Your task: Which lines in the material contain the string "closest", matching case? Locate each one and copy it out in full.

Rows:
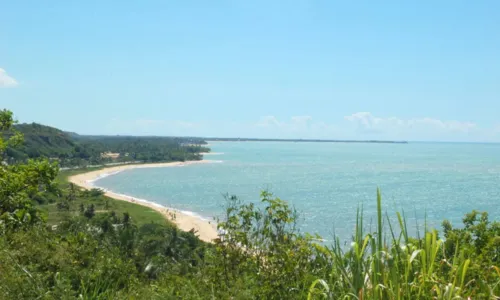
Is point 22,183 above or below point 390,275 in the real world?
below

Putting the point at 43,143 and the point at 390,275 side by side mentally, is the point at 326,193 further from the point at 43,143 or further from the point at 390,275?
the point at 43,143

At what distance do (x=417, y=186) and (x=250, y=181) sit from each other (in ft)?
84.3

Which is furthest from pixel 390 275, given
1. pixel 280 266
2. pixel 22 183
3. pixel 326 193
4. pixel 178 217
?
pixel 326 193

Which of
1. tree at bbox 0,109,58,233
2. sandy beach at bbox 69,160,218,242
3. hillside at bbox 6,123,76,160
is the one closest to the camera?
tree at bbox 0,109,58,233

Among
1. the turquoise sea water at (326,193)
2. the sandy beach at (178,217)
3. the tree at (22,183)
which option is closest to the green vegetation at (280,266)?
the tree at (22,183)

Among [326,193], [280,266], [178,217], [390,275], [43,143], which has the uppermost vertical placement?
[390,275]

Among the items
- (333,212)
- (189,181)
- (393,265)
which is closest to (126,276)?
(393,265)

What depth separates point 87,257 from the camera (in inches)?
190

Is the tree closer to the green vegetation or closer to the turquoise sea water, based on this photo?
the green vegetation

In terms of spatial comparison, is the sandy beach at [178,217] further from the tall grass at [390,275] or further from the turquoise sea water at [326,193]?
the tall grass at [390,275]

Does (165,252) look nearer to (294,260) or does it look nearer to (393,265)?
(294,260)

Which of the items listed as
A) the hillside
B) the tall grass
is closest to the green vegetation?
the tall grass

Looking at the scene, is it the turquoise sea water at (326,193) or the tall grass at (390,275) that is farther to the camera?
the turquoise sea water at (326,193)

==

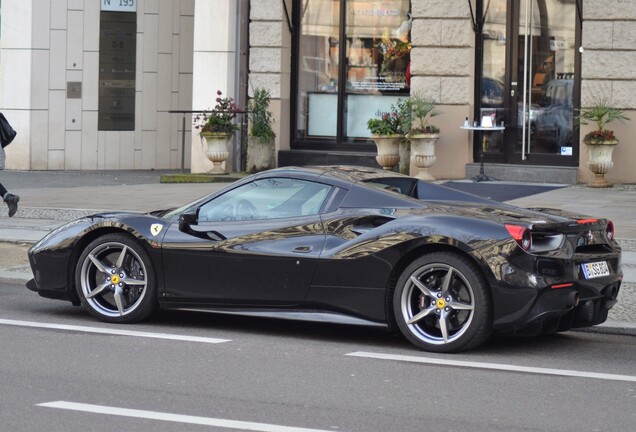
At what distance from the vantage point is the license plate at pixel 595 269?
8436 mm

Answer for the task:
is the one closest to the camera?
which option is closest to the green vegetation at (280,266)?
which is closest to (126,276)?
is closest to the green vegetation?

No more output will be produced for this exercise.